More research showed that most friends stop short of stepping in because they don’t feel like they have the “power or permission” to do so. After months of additional reading and conversations, we realized there was an opportunity for our phones to provide a degree of that permission between friends. By creating a messaging platform that was specifically designed for close relationships between roommates, best friends, and family members, and then equipping those users with shortcuts that make it easier to get together in real life, we could facilitate a circling effect that gave us and our friends the power and permission to be there for each other. The very earliest version of bthere was born.

bthere intentionally designs our features for users to spend as little time on their screens as possible. Once users create a circle with their friends, family, or roommates, they have access to streamlined shortcuts to get friends together in real life: group messaging, location-sharing, event planning, and safety features like battery life notifications, and a one-click SOS system. To earn rewards, users never have to pull out their phones or open the app. Just get together with members of your circle, and the coins start racking up.

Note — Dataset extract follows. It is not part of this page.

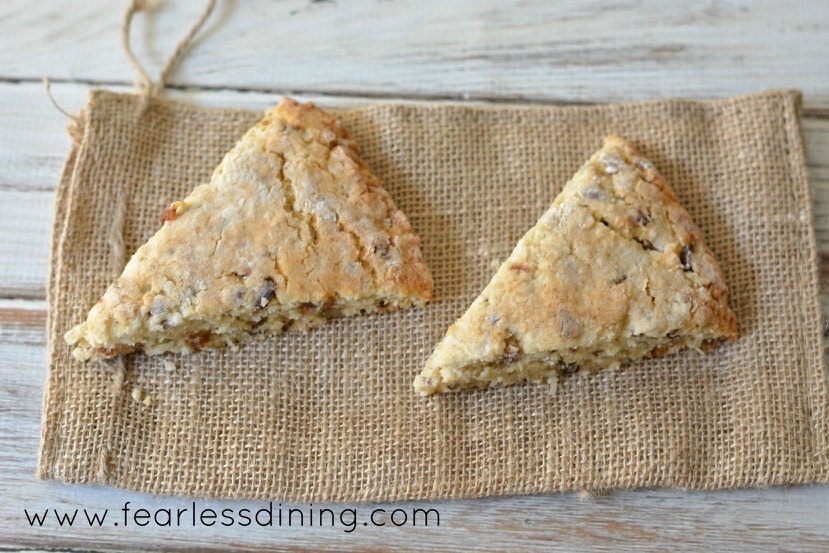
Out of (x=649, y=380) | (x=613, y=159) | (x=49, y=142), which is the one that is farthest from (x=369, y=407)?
(x=49, y=142)

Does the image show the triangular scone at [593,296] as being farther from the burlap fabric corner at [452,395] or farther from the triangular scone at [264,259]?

At bthere, we believe everything is better together. We’re committed to building an app where friendship means more than an invite or a follow, and where having fun and being there for each other can always go hand in hand.

We’ve come a long way since that conversation in Houston that gave bthere its heart.

We kicked off our year-plus long beta program on select US college campuses in 2017 (University of Texas, University of Alabama, University of Mississippi, Texas Tech, and University of Arkansas). To date, bthere users have created 6,850 circles together and spent over 4.8 million hours together in real life.

The biggest measure of success for our team, however, has been the countless conversations we’ve had with users, educators, and advocates about what bthere means to them. Last spring, we sent a survey to each of our beta campuses. Here are a few of my personal favorite pieces of feedback:

Our beta users have given voice to bthere’s heart. We exist to (a) bring friends together in real life, (b) celebrate that time together, and (c) empower friends to look out and step in for each other.

Our time on college campuses has helped us realize that bthere is for everyone: not just women, not just college students, and not just people who want an easy and fun way to be rewarded. It’s for everyone, because everyone wants and needs real-life connection.